Your instructions: Copy nothing but the lines running from the one containing "From the scene" through the end of the listing below. Drop the pictures.

Records for processing:

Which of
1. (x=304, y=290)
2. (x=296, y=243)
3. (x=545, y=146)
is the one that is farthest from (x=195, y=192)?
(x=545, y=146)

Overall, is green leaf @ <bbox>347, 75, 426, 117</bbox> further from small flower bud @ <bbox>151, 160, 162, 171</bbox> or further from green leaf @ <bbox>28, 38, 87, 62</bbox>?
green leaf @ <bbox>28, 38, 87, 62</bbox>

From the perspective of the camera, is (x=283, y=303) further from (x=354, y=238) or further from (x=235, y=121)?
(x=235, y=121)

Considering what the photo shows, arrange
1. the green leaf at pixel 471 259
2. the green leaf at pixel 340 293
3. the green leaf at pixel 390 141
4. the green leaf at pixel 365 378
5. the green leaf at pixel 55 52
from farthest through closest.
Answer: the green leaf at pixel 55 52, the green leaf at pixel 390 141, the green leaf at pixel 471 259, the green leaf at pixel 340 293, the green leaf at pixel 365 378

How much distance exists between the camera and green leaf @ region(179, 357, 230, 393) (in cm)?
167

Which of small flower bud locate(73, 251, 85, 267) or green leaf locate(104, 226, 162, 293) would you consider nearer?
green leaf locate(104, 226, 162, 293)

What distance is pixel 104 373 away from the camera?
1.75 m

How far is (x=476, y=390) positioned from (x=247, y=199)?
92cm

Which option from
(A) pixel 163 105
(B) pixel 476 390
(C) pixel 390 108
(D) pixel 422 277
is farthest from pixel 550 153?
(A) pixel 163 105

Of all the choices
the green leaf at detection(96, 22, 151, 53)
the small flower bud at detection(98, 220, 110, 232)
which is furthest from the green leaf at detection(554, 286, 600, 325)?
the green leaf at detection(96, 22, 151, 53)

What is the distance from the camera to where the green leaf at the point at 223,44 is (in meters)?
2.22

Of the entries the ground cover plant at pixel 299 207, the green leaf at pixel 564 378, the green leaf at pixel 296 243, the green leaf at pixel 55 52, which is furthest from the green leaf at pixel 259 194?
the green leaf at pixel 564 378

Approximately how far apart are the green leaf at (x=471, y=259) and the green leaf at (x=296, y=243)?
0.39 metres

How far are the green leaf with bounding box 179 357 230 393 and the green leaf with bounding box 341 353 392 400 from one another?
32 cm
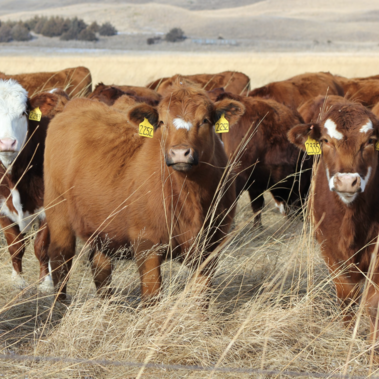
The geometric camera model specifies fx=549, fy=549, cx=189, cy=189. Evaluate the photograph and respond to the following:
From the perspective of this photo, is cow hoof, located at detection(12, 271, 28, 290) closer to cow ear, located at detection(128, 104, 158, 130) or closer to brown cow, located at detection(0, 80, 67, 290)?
brown cow, located at detection(0, 80, 67, 290)

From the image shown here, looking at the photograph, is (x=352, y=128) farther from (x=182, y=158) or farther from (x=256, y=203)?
(x=256, y=203)

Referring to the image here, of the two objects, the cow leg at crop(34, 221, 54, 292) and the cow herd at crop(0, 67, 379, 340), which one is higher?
the cow herd at crop(0, 67, 379, 340)

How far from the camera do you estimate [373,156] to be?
3762 mm

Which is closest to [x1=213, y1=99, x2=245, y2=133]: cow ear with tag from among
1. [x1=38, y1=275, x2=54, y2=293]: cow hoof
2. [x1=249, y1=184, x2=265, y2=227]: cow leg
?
[x1=38, y1=275, x2=54, y2=293]: cow hoof

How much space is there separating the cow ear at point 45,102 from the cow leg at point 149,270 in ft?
7.23

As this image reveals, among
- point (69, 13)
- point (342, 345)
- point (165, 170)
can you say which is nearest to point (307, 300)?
point (342, 345)

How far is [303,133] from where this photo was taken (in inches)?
162

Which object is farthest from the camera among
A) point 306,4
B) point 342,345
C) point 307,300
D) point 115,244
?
point 306,4

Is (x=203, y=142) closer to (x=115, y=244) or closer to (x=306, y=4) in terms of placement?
(x=115, y=244)

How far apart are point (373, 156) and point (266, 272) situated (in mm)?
1431

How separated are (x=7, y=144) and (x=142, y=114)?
129 cm

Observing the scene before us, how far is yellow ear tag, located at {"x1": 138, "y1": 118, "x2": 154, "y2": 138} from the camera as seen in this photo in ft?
13.3

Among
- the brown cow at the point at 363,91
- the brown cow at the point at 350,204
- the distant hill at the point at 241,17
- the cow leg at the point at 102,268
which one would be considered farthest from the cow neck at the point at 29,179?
the distant hill at the point at 241,17

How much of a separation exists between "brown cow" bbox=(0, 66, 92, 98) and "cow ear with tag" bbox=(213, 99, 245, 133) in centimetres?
707
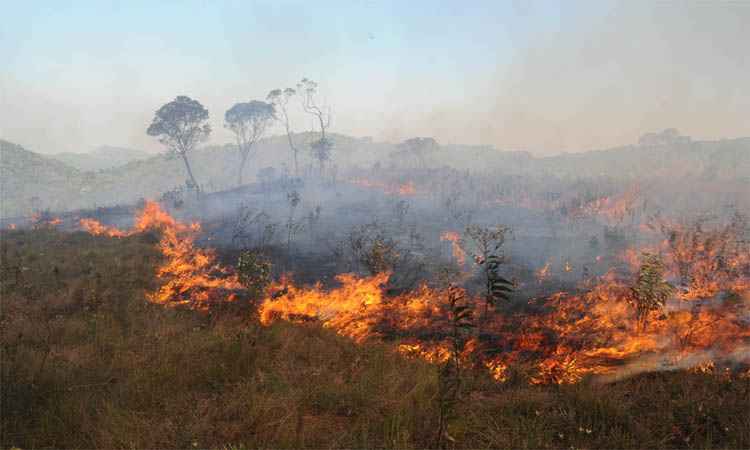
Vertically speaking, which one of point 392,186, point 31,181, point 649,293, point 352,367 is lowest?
point 352,367

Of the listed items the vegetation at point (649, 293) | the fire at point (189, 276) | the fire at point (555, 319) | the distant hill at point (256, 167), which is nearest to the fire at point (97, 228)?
the fire at point (189, 276)

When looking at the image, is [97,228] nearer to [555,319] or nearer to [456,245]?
[456,245]

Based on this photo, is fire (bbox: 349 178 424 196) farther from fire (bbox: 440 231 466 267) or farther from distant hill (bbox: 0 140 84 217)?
distant hill (bbox: 0 140 84 217)

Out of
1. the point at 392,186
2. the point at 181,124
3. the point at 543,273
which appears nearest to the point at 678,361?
the point at 543,273

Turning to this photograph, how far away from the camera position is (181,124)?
45312 mm

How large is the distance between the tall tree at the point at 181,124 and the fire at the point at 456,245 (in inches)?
1298

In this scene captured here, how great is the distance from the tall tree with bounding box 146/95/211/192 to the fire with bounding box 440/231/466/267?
32975 millimetres

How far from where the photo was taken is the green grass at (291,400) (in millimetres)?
4191

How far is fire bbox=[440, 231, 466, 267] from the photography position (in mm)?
17547

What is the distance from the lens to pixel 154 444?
157 inches

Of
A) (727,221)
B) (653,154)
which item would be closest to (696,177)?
(727,221)

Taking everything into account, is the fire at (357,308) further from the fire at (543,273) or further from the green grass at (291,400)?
the fire at (543,273)

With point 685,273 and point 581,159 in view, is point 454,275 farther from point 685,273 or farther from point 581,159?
point 581,159

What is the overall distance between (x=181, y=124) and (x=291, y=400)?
4789cm
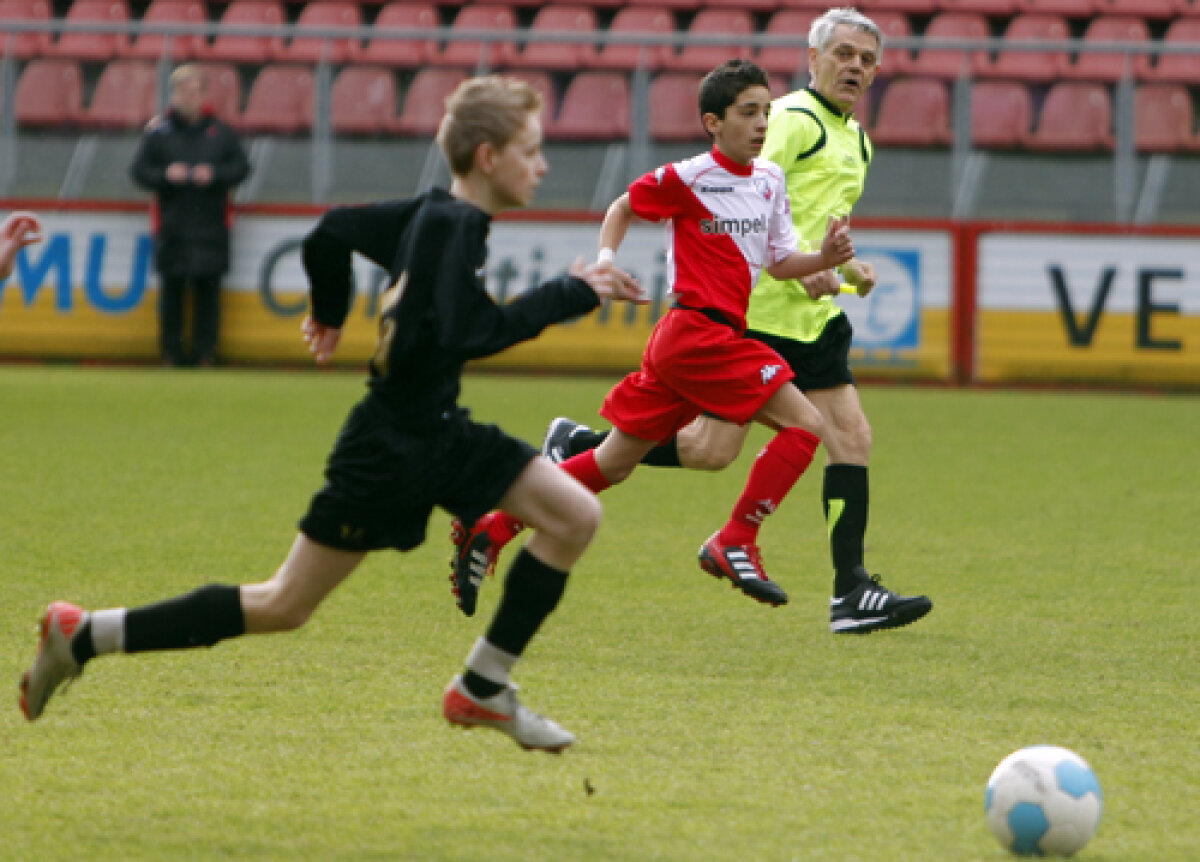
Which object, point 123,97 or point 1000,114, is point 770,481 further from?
point 123,97

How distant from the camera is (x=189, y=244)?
1349cm

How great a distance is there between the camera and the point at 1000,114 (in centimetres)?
1382

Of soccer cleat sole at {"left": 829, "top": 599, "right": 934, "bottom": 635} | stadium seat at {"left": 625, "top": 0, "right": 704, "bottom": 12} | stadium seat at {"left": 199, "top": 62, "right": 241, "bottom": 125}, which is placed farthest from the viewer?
stadium seat at {"left": 625, "top": 0, "right": 704, "bottom": 12}

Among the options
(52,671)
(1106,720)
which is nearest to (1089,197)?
(1106,720)

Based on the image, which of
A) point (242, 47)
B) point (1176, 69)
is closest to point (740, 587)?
point (1176, 69)

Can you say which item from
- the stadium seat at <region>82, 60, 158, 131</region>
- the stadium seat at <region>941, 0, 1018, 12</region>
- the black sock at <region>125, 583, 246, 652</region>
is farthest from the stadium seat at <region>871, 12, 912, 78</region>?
the black sock at <region>125, 583, 246, 652</region>

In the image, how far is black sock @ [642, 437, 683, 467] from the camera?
6.20 metres

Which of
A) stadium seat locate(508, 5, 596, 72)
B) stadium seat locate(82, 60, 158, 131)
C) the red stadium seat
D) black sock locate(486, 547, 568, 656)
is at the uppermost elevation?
the red stadium seat

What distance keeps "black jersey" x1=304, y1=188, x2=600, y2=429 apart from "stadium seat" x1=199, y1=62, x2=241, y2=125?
11.2 m

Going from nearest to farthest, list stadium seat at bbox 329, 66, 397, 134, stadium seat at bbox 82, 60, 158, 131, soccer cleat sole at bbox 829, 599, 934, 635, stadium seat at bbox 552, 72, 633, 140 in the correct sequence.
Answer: soccer cleat sole at bbox 829, 599, 934, 635 → stadium seat at bbox 552, 72, 633, 140 → stadium seat at bbox 329, 66, 397, 134 → stadium seat at bbox 82, 60, 158, 131

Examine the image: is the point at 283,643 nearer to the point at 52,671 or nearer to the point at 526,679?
the point at 526,679

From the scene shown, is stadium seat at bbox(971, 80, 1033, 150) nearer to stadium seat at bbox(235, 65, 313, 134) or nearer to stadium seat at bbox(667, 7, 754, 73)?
stadium seat at bbox(667, 7, 754, 73)

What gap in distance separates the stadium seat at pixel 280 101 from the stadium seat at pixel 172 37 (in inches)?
27.0

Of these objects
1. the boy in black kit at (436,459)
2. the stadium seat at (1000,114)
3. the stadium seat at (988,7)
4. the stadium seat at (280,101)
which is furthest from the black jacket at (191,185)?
the boy in black kit at (436,459)
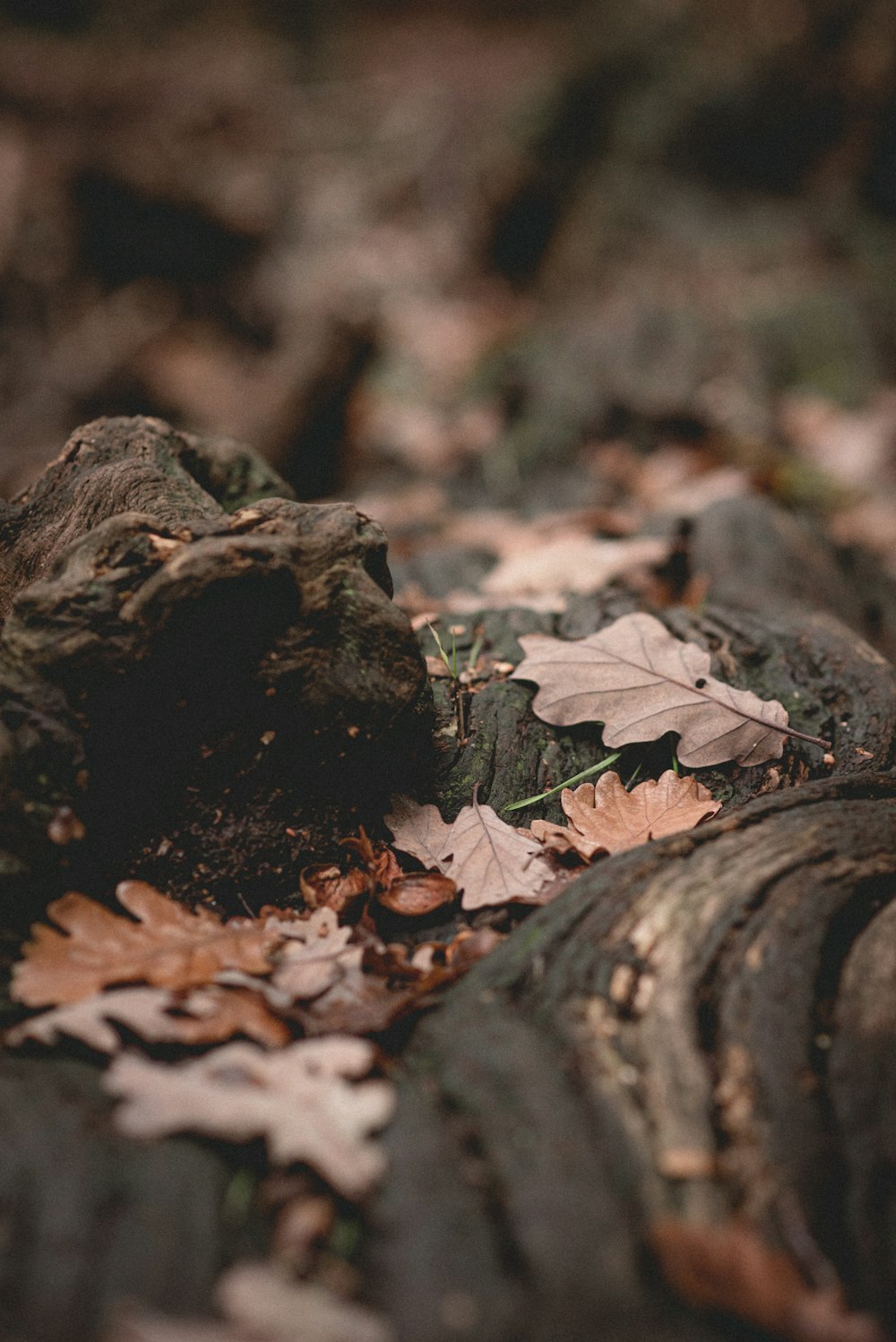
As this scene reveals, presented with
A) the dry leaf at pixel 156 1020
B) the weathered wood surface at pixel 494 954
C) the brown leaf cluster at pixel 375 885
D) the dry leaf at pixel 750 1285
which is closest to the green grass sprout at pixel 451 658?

Written answer:
From the scene shown, is stadium seat at bbox(971, 80, 1033, 150) nearer to stadium seat at bbox(235, 65, 313, 134) or nearer to stadium seat at bbox(667, 7, 754, 73)?
stadium seat at bbox(667, 7, 754, 73)

What gap in distance separates the stadium seat at pixel 280 101 from the stadium seat at pixel 172 37 (in inches)?
27.0

Of these objects
1. the boy in black kit at (436,459)
2. the stadium seat at (1000,114)
3. the stadium seat at (988,7)
4. the stadium seat at (280,101)
which is furthest from the black jacket at (191,185)?
the boy in black kit at (436,459)
As this scene reveals, presented with
A) the dry leaf at pixel 156 1020
B) the weathered wood surface at pixel 494 954
C) the brown leaf cluster at pixel 375 885
D) the dry leaf at pixel 750 1285
which is closest to the green grass sprout at pixel 451 658?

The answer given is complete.